BEGIN Passage to read
The Borrower may prepay the whole or
any part of the outstanding indebtedness evidenced by this Note at
any time prior to the Maturity Date, without penalty. Any
prepayment shall include interest accrued to the date of such
prepayment and all other sums then due under any of the Loan
Documents. Any partial prepayment shall be applied against the
interest on this Note and then to the principal sum then
outstanding and shall not postpone the due date of any subsequent
installment or change the amount of any installment, unless agreed
to by the Lender in writing.
5. Application of Payments
. For the purposes of
computing interest on the debt evidenced hereby, interest on the
Loan amount advanced and outstanding shall be calculated on the
basis of a three hundred sixty (360) day calendar year based
on the actual number of days elapsed. Payments or prepayments on
this Note shall be applied first to late charges, reasonable costs
of collection and enforcement, then to pay or to reimburse the
Lender for any costs incurred or advances made by the Lender under
the Loan Agreement, then to pay accrued and unpaid interest, and
the remainder to pay principal then due and payable hereunder. The
Lender’s books and records shall be presumed correct as to
the sums outstanding under this Note, except in the case of
manifest error.
END Passage to read
* [Exercise set]:
1) Rewrite the paragraph of the loan note excerpt that begins "The Borrower may prepay" as a short bulleted list, keeping its main facts.
2) According to the loan note excerpt, where do payments or prepayments on the Note go? List each destination in the order the excerpt gives.
3) Write the next part of the loan note excerpt, picking up right after its final sentence.
The listing isn't needed for any of this.
BEGIN Data block
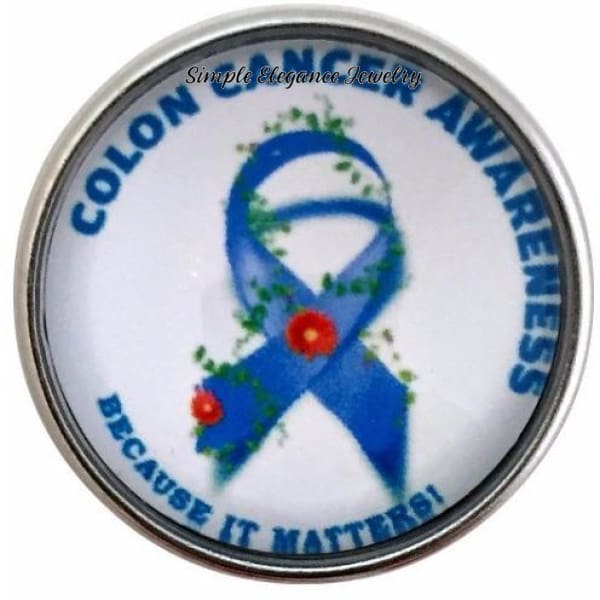 Colon Cancer Ribbon Snap Charm 20mm for Snap Jewelry - Snap Jewelry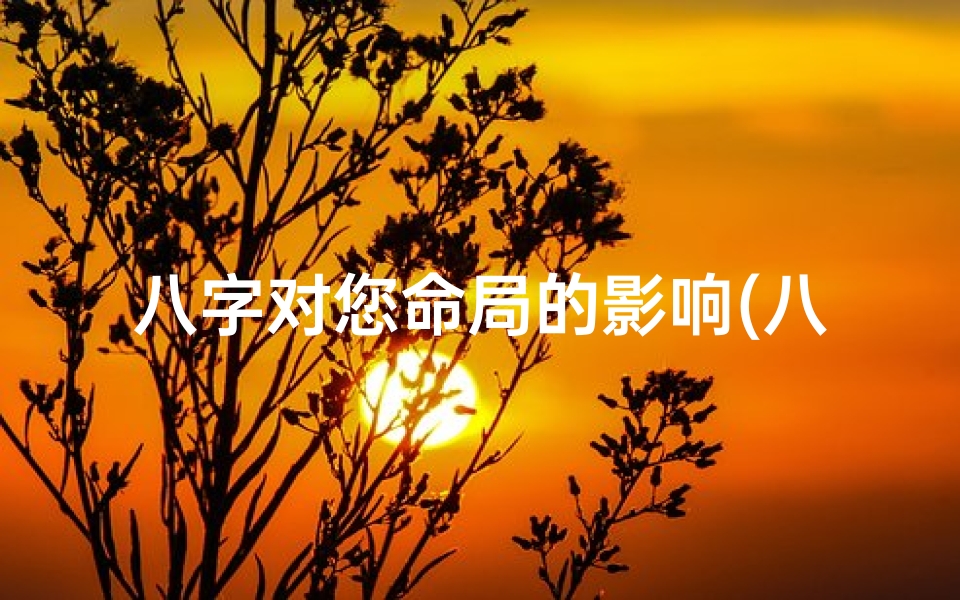 八字对您命局的影响(八字对人生的影响比例是多少)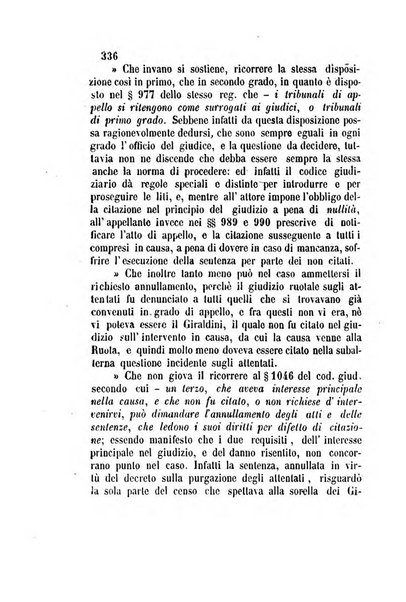 Giornale del Foro in cui si raccolgono le più importanti regiudicate dei supremi tribunali di Roma e dello Stato pontificio in materia civile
END Data block
* [Outputs in order]:
1)
- The Borrower may prepay all or part of the outstanding debt under the Note at any time before the Maturity Date, without penalty.
- Any prepayment must include interest accrued to the prepayment date and all other sums then due under the Loan Documents.
- A partial prepayment is applied first to interest on the Note, then to the outstanding principal.
- A partial prepayment does not postpone later installment due dates or change installment amounts unless the Lender agrees in writing.

2)
1. Late charges
2. Reasonable costs of collection and enforcement
3. Paying or reimbursing the Lender for costs incurred or advances made under the Loan Agreement
4. Accrued and unpaid interest
5. Principal then due and payable

3)
6. Late Charge
. In the event any
installment due under this Note is paid more than ten
(10) days after the date when the same is due, then the Lender
shall be entitled to collect a “late charge” in an
amount equal to five percent (5%) of such installment.
Acceptance by the Lender of any late payment without an
accompanying late charge shall not be deemed a waiver of the
Lender’s right to receive such late charge or to receive a
late charge for any subsequent payment received more than ten
(10) days after its due date.
7. Default
.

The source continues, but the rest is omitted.